Wes Craven's film has a crude artistic purity and a third act which raises some moral questions—though it hardly lingers on them. The 2009 remake features superior direction and a cleaner Hollywood feel, but it dodges entirely the moral conundrums raised by the revenge picture genre.

And some people might reasonably wonder if a slick Last House on the Left has any reason to exist at all.


Directed by Dennis Iliadis.
Written by Adam Alleca, Carl Ellsworth, and Wes Craven.

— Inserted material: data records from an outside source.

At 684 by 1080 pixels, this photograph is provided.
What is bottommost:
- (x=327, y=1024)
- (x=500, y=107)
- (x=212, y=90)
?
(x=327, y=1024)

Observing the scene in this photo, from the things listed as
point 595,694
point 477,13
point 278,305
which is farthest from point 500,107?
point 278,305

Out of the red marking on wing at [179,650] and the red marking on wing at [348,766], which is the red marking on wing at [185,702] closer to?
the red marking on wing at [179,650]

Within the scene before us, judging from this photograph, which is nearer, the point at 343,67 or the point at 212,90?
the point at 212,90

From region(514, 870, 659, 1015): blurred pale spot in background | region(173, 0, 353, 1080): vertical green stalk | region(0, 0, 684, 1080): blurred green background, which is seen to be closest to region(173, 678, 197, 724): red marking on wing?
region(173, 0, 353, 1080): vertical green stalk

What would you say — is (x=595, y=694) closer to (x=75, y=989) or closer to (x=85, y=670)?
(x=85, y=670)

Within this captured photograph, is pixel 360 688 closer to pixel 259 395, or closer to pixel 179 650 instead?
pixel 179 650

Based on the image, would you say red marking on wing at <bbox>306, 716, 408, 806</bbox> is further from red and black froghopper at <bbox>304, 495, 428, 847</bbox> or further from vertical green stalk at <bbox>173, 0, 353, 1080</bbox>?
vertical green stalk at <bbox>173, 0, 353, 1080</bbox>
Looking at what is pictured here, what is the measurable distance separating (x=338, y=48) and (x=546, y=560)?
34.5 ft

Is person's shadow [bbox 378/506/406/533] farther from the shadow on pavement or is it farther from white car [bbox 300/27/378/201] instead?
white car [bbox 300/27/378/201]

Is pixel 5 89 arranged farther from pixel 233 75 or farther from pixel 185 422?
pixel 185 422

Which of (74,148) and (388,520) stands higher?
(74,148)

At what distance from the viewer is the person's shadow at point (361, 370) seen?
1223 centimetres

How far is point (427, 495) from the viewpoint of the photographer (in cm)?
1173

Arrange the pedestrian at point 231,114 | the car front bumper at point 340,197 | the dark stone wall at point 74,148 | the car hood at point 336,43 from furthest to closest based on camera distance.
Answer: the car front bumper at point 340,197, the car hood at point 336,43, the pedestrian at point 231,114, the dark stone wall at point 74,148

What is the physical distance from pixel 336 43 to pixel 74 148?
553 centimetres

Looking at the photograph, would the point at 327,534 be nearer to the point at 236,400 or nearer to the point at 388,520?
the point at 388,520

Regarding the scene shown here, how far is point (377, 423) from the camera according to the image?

Sara Paxton as Mari Collingwood
Martha MacIsaac as Paige
Garret Dillahunt as Krug
Aaron Paul as Francis
Riki Lindhome as Sadie
Spencer Treat Clark as Justin
Tony Goldwyn as Dr. John Collingwood
Monica Potter as Emma Collingwood


Additional Spoilers.



The Virgin Spring deals with the horror and emptiness of vengeance and concludes with the father repenting. The first Last House on the Left concludes with an ironic ending in which we see that the parents, in their bloodlust, have become something akin to the killers. The 2009 version concludes by pushing the vengeance-fueled violence further over the top, in a celebration of revenge.

The reader can draw his or her own conclusions about the relative healthiness of each film's approach.


1.The similar names of this film's chief killer and Craven's most infamous villain allegedly have been derived from the name of a bully who harassed him in school.

2. Craven, Wes, commentary. The Last House on the Left. Dir. Wes Craven. Produced by Sean S. Cunningham. 1972. DVD. MGM, 2009.